In allen Fällen steht die Messstation – allenfalls hinter Parkstreifen und Gehweg – unmittelbar am Straßenrand. Von der Möglichkeit, zehn Meter Abstand zum Fahrbahnrand einzuhalten (wenn es sich nicht um Kreuzungen handelt) – was zu günstigeren Messwerten führen würde und wie es in anderen europäischen Ländern üblich ist – wurde an keinem einzigen innerstädtischen Münchner Messstandort Gebrauch gemacht. Lediglich in Allach und Johanneskirchen – den beiden weiteren Münchner Messstellen in vergleichsweise ruhigen Lagen – stehen die Messhäuschen zurückgesetzt in Grünflächen. Hier werden auch am seltensten Überschreitungen gemessen.“

Ursprünglich war die entsprechende Verordnung inhaltsgleich mit der Richtlinie 2008/50/EG. Diese wurde am 02.06.2010, Bundesdrucksache 17/1900, durch die 39. Verordnung zur Durchführung des Bundes-Immissionsschutzgesetzes (Verordnung über Luftqualitätsstandards und Emissionshöchstmengen – 39. BImSchV) umgesetzt. Inzwischen sei die Regelung von Deutschland einseitig verschärft worden. So sei der Umkreis der frei strömenden Luft von 270 auf 180 Grad reduziert worden. Die Messstelle Landshuter Allee stehe an einer durchgehenden 140 Meter breiten Gebäudefront, an der sich die Schadstoffe fangen. Auch bei der Mindestentfernung von Hindernissen, Gebäuden, Bäumen und Balkonen von einigen Metern werde aus der europäischen Mussvorschrift eine deutsche Sollvorschrift.

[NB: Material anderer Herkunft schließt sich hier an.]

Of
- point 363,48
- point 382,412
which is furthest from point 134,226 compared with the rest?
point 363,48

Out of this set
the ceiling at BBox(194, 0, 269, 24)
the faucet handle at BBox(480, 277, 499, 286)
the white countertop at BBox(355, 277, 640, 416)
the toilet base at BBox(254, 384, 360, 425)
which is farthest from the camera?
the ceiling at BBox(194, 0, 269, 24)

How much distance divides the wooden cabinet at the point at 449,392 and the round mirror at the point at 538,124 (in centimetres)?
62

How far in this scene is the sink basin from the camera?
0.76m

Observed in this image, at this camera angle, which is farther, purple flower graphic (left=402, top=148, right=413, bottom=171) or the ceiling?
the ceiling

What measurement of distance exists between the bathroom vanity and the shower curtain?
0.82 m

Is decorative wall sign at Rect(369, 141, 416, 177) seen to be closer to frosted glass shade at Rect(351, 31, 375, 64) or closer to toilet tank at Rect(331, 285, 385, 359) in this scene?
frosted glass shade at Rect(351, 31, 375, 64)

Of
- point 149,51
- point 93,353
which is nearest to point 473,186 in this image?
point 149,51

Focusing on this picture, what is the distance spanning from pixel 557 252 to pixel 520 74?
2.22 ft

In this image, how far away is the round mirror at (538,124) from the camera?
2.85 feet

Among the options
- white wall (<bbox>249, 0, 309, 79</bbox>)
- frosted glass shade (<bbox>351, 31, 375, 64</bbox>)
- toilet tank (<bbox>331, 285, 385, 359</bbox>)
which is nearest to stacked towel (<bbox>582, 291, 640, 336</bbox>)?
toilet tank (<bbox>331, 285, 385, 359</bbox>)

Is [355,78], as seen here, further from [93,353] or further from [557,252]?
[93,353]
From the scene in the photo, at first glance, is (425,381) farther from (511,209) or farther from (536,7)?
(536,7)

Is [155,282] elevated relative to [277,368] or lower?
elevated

Die Messstellen Landshuter Allee und Stachus lieferten regelmäßig die Werte, die in München zu Fahrverboten führen könnten – und dazu, dass die EU-Kommission Deutschland wegen Schadstoffüberschreitungen vor dem Europäischen Gerichtshof verklagen wolle.

Das würde bedeuten: Deutschland verschärft EU-Recht zulasten seiner Bürger. Es gibt in München ggf. gar kein Feinstaub- und Stickoxidproblem. Das könnte auch bei anderen Städten der Fall sein; es wäre interessant, dies auch in Stuttgart u. a. zu überprüfen.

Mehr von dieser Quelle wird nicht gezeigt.